Count how many lines in the rows below contain the string "bottom". Reply with only that number.
::::
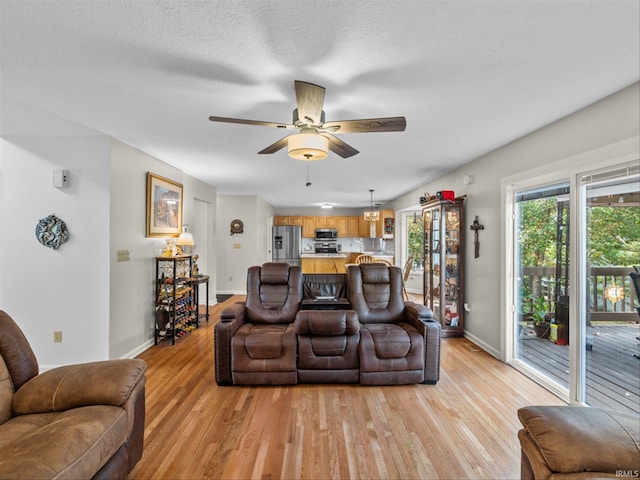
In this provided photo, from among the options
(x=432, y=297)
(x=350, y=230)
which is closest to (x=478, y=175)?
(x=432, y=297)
::::
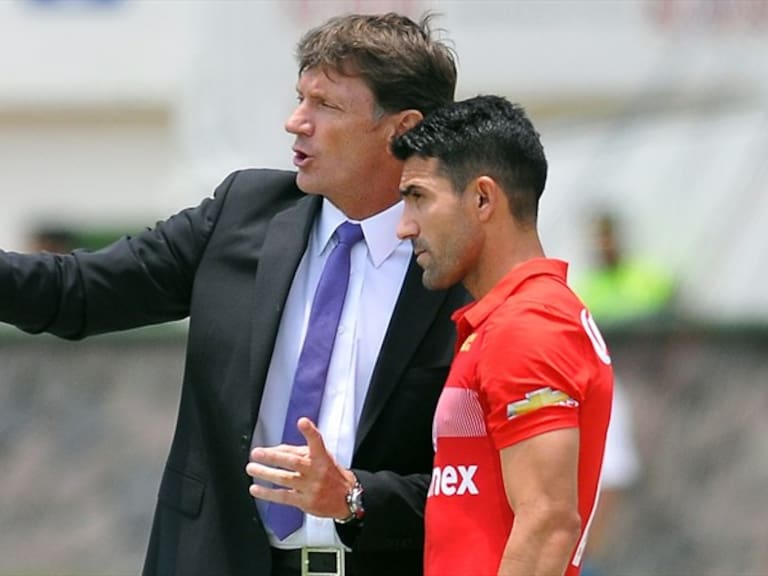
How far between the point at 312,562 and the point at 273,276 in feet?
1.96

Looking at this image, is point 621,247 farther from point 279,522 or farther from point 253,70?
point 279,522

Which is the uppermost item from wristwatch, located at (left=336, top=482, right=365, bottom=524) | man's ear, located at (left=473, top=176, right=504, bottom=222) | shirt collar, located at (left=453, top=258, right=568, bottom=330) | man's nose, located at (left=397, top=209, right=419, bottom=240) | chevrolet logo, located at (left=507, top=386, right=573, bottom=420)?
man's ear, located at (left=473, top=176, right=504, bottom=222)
::::
Complete output:
2